Proper entity planning
Is your business a C-corporation, S-corporation, partnership, or sole proprietorship? I have reviewed hundreds of tax returns for dentists over the years and found that improper management of the dentist’s business entity is one of the biggest sources of lost tax savings. Dentists cannot effectively manage C corporations, and they have the highest rate of lost tax deductions, including Section 179 in the U.S. and retirement plans, in other countries. The difference in timing refers to the difference between the outflow of cash and the deduction.
As an example, consider a dentist who borrows $50,000 in December in order to purchase large equipment. Deductions may become lost in the year of purchase unless corporate money and the deduction are painstakingly aligned. S corporations face the same issue relating to “basis.” The deduction can also be carried forward so long as the dentist does not personally contribute cash or borrows and lends the money.
You should probably elect S corporation status if you practice as a C corporation. S corporations shouldn’t spend large amounts of money on equipment or capital expenditures without careful planning. As a sole proprietor or a partnership, you should carefully consider if an S corporation will reduce payroll taxes significantly.
Pairing a 401(k) with a cash balance plan is called a paired plan. Dentistry is well suited to cash balance defined benefit plans. The current law permits dentists to participate in more than one deductible retirement plan in a dental practice. In most cases, dentists can deduct as much as $100,000-$200,000, and sometimes even more, by combining both retirement plans. Additionally, paired plans are highly effective at controlling excessive staff retirement costs, while providing large tax deductions and large retirement savings.
Throughout my career, I have struggled to figure out why so few dentists benefit from a paired-plan arrangement. The government matches 40% to 50% of a dentist’s savings in the form of tax efficiencies, so why would a dentist pass up such a benefit?
Cost segregation studies and section 179
Dentists were able to reclassify their office building costs from a 39-year useful life to five-, seven-, or 15-year useful lives thanks to the famous Hospital Corporation of America tax case. The cost of depreciating buildings can be doubled or tripled by dentists using an engineering study that separates “building costs” from “patient treatment costs.” In addition, the Section 179 rules heavily favor the capital-intensive dental field, since equipment costs can be expensed up to $500,000 under the rules. There’s no lack of knowledge about these provisions in either case-the problem is that entity problems block deductions.

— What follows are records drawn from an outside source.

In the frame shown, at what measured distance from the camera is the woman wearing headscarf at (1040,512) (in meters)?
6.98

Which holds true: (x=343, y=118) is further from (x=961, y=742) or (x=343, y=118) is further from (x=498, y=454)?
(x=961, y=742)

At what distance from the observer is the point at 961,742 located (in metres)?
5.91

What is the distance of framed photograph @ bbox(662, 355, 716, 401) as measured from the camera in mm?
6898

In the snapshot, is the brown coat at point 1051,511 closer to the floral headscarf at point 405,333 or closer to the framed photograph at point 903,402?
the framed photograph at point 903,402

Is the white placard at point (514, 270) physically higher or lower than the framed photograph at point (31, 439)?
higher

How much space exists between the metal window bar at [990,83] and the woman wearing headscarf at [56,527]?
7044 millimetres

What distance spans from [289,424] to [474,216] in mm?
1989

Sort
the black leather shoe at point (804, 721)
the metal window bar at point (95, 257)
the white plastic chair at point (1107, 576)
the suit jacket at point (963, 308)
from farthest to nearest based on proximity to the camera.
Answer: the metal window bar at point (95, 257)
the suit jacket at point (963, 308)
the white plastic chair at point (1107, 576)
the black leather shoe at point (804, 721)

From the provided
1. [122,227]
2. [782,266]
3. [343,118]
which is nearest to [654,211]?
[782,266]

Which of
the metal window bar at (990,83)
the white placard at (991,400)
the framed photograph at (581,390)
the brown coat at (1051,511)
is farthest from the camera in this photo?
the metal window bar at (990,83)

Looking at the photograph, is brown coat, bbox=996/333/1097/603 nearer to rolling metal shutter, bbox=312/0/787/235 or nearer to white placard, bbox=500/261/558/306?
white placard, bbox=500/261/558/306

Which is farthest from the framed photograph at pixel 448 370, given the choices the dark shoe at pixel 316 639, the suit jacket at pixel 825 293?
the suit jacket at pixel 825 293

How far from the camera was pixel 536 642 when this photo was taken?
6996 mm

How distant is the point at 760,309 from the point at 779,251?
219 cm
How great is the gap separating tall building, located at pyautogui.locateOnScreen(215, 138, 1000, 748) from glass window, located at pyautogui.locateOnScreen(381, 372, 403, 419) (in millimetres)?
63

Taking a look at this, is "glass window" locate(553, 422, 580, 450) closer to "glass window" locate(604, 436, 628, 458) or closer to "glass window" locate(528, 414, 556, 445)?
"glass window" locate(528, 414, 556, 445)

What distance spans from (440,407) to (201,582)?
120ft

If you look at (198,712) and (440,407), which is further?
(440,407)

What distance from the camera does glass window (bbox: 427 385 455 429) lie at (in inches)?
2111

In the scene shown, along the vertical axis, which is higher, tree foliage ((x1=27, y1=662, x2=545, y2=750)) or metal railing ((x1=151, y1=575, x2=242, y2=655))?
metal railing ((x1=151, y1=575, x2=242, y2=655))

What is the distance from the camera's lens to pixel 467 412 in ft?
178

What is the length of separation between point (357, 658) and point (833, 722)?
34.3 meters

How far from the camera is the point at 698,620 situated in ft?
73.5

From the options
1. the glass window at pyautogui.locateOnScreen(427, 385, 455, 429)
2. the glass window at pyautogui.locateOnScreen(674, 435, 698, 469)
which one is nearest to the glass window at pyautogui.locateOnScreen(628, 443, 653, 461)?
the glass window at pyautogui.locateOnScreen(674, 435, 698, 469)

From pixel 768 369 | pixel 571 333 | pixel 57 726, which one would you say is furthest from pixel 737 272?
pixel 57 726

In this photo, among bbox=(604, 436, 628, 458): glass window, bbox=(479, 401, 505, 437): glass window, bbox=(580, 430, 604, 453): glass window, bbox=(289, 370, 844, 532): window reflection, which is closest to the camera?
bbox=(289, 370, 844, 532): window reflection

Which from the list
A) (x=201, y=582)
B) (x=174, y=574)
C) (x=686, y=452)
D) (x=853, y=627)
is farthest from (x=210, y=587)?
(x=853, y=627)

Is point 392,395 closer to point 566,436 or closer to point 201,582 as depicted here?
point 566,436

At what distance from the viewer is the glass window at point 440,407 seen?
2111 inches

To combine building deductions with practice income under cost segregation, a proper “grouping” election must be made. It is possible that a practice leasing real estate from another entity will not be able to claim large deductions to offset current income without electing to group the properties. Due to insufficient income or basis, a C corporation or an S corporation may only be able to carry forward the deductions from equipment purchased under Section 179. Planning beforehand is essential to obtaining the benefits of the deduction in both cases.
A large matched-plan arrangement, for example, could reduce an annual income tax burden by as much as 50% through careful planning of the “Big Three” strategies. Unless carefully implemented, any other tax planning is mere minor thinking.